Exercise materials:
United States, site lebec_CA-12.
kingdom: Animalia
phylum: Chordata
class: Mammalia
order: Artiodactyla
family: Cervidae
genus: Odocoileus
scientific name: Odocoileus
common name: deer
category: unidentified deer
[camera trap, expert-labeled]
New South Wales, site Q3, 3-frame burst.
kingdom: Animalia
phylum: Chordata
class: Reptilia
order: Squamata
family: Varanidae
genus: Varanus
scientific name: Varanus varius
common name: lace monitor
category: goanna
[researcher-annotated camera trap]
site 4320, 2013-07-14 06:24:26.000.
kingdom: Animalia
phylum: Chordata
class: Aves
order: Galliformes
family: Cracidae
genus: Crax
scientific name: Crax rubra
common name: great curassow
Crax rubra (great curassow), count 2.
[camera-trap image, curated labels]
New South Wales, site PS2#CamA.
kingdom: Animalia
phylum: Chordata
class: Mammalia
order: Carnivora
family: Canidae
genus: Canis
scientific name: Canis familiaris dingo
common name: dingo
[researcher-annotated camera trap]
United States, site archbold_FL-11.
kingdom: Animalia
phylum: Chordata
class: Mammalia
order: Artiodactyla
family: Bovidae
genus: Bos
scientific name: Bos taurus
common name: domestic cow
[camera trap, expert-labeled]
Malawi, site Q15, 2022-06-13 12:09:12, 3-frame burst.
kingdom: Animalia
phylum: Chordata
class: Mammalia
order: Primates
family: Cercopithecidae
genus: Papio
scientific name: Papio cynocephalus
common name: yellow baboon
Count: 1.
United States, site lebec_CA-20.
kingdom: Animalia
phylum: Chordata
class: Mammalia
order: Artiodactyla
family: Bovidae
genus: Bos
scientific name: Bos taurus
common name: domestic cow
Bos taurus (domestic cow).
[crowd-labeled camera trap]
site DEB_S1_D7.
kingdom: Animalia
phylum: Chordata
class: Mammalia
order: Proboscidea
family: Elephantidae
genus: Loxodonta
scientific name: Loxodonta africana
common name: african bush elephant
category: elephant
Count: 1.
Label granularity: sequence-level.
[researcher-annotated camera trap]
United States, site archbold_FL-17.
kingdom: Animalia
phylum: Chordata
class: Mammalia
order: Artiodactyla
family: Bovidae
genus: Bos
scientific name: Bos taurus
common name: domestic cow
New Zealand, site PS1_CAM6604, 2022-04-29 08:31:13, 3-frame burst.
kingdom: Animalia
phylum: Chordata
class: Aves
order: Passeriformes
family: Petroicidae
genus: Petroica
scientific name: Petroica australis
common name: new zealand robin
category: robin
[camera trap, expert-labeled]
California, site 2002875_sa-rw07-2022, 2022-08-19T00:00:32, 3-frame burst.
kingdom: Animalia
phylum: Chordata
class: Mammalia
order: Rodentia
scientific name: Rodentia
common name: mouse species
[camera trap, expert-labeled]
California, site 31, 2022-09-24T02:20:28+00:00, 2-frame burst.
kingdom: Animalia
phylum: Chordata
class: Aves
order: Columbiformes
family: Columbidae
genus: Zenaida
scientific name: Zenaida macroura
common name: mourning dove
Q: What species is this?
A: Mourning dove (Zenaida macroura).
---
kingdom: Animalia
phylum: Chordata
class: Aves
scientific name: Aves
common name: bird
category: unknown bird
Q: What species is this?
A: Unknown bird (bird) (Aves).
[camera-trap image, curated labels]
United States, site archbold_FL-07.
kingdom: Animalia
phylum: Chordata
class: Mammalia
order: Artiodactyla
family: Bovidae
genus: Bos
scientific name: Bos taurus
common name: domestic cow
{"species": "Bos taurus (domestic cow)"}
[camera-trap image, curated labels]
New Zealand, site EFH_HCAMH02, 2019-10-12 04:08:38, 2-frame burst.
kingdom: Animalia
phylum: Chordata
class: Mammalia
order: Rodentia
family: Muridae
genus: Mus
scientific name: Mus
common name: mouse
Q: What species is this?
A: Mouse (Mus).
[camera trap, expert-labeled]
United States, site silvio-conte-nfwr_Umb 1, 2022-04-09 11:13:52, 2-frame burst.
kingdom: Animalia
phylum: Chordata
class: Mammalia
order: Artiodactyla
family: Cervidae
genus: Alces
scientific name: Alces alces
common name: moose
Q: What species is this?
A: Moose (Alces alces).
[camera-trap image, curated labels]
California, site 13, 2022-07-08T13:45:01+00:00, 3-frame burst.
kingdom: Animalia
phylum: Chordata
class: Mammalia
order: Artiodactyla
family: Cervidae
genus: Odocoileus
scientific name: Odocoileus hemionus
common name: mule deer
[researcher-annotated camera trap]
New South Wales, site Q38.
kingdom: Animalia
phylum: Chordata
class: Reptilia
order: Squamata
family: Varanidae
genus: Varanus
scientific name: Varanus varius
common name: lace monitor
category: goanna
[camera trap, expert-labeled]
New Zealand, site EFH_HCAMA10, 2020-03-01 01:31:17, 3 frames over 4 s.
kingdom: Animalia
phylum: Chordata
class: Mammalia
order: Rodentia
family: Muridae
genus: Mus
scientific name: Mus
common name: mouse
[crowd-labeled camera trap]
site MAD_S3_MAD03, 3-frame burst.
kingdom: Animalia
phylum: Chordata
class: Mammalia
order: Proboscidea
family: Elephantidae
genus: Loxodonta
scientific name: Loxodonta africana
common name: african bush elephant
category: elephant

What needs to be done: Reproduce the listing in full. Keep it exactly as written.

Exercise response:
United States, site lebec_CA-12.
kingdom: Animalia
phylum: Chordata
class: Mammalia
order: Artiodactyla
family: Cervidae
genus: Odocoileus
scientific name: Odocoileus
common name: deer
category: unidentified deer
[camera trap, expert-labeled]
New South Wales, site Q3, 3-frame burst.
kingdom: Animalia
phylum: Chordata
class: Reptilia
order: Squamata
family: Varanidae
genus: Varanus
scientific name: Varanus varius
common name: lace monitor
category: goanna
[researcher-annotated camera trap]
site 4320, 2013-07-14 06:24:26.000.
kingdom: Animalia
phylum: Chordata
class: Aves
order: Galliformes
family: Cracidae
genus: Crax
scientific name: Crax rubra
common name: great curassow
Crax rubra (great curassow), count 2.
[camera-trap image, curated labels]
New South Wales, site PS2#CamA.
kingdom: Animalia
phylum: Chordata
class: Mammalia
order: Carnivora
family: Canidae
genus: Canis
scientific name: Canis familiaris dingo
common name: dingo
[researcher-annotated camera trap]
United States, site archbold_FL-11.
kingdom: Animalia
phylum: Chordata
class: Mammalia
order: Artiodactyla
family: Bovidae
genus: Bos
scientific name: Bos taurus
common name: domestic cow
[camera trap, expert-labeled]
Malawi, site Q15, 2022-06-13 12:09:12, 3-frame burst.
kingdom: Animalia
phylum: Chordata
class: Mammalia
order: Primates
family: Cercopithecidae
genus: Papio
scientific name: Papio cynocephalus
common name: yellow baboon
Count: 1.
United States, site lebec_CA-20.
kingdom: Animalia
phylum: Chordata
class: Mammalia
order: Artiodactyla
family: Bovidae
genus: Bos
scientific name: Bos taurus
common name: domestic cow
Bos taurus (domestic cow).
[crowd-labeled camera trap]
site DEB_S1_D7.
kingdom: Animalia
phylum: Chordata
class: Mammalia
order: Proboscidea
family: Elephantidae
genus: Loxodonta
scientific name: Loxodonta africana
common name: african bush elephant
category: elephant
Count: 1.
Label granularity: sequence-level.
[researcher-annotated camera trap]
United States, site archbold_FL-17.
kingdom: Animalia
phylum: Chordata
class: Mammalia
order: Artiodactyla
family: Bovidae
genus: Bos
scientific name: Bos taurus
common name: domestic cow
New Zealand, site PS1_CAM6604, 2022-04-29 08:31:13, 3-frame burst.
kingdom: Animalia
phylum: Chordata
class: Aves
order: Passeriformes
family: Petroicidae
genus: Petroica
scientific name: Petroica australis
common name: new zealand robin
category: robin
[camera trap, expert-labeled]
California, site 2002875_sa-rw07-2022, 2022-08-19T00:00:32, 3-frame burst.
kingdom: Animalia
phylum: Chordata
class: Mammalia
order: Rodentia
scientific name: Rodentia
common name: mouse species
[camera trap, expert-labeled]
California, site 31, 2022-09-24T02:20:28+00:00, 2-frame burst.
kingdom: Animalia
phylum: Chordata
class: Aves
order: Columbiformes
family: Columbidae
genus: Zenaida
scientific name: Zenaida macroura
common name: mourning dove
Q: What species is this?
A: Mourning dove (Zenaida macroura).
---
kingdom: Animalia
phylum: Chordata
class: Aves
scientific name: Aves
common name: bird
category: unknown bird
Q: What species is this?
A: Unknown bird (bird) (Aves).
[camera-trap image, curated labels]
United States, site archbold_FL-07.
kingdom: Animalia
phylum: Chordata
class: Mammalia
order: Artiodactyla
family: Bovidae
genus: Bos
scientific name: Bos taurus
common name: domestic cow
{"species": "Bos taurus (domestic cow)"}
[camera-trap image, curated labels]
New Zealand, site EFH_HCAMH02, 2019-10-12 04:08:38, 2-frame burst.
kingdom: Animalia
phylum: Chordata
class: Mammalia
order: Rodentia
family: Muridae
genus: Mus
scientific name: Mus
common name: mouse
Q: What species is this?
A: Mouse (Mus).
[camera trap, expert-labeled]
United States, site silvio-conte-nfwr_Umb 1, 2022-04-09 11:13:52, 2-frame burst.
kingdom: Animalia
phylum: Chordata
class: Mammalia
order: Artiodactyla
family: Cervidae
genus: Alces
scientific name: Alces alces
common name: moose
Q: What species is this?
A: Moose (Alces alces).
[camera-trap image, curated labels]
California, site 13, 2022-07-08T13:45:01+00:00, 3-frame burst.
kingdom: Animalia
phylum: Chordata
class: Mammalia
order: Artiodactyla
family: Cervidae
genus: Odocoileus
scientific name: Odocoileus hemionus
common name: mule deer
[researcher-annotated camera trap]
New South Wales, site Q38.
kingdom: Animalia
phylum: Chordata
class: Reptilia
order: Squamata
family: Varanidae
genus: Varanus
scientific name: Varanus varius
common name: lace monitor
category: goanna
[camera trap, expert-labeled]
New Zealand, site EFH_HCAMA10, 2020-03-01 01:31:17, 3 frames over 4 s.
kingdom: Animalia
phylum: Chordata
class: Mammalia
order: Rodentia
family: Muridae
genus: Mus
scientific name: Mus
common name: mouse
[crowd-labeled camera trap]
site MAD_S3_MAD03, 3-frame burst.
kingdom: Animalia
phylum: Chordata
class: Mammalia
order: Proboscidea
family: Elephantidae
genus: Loxodonta
scientific name: Loxodonta africana
common name: african bush elephant
category: elephant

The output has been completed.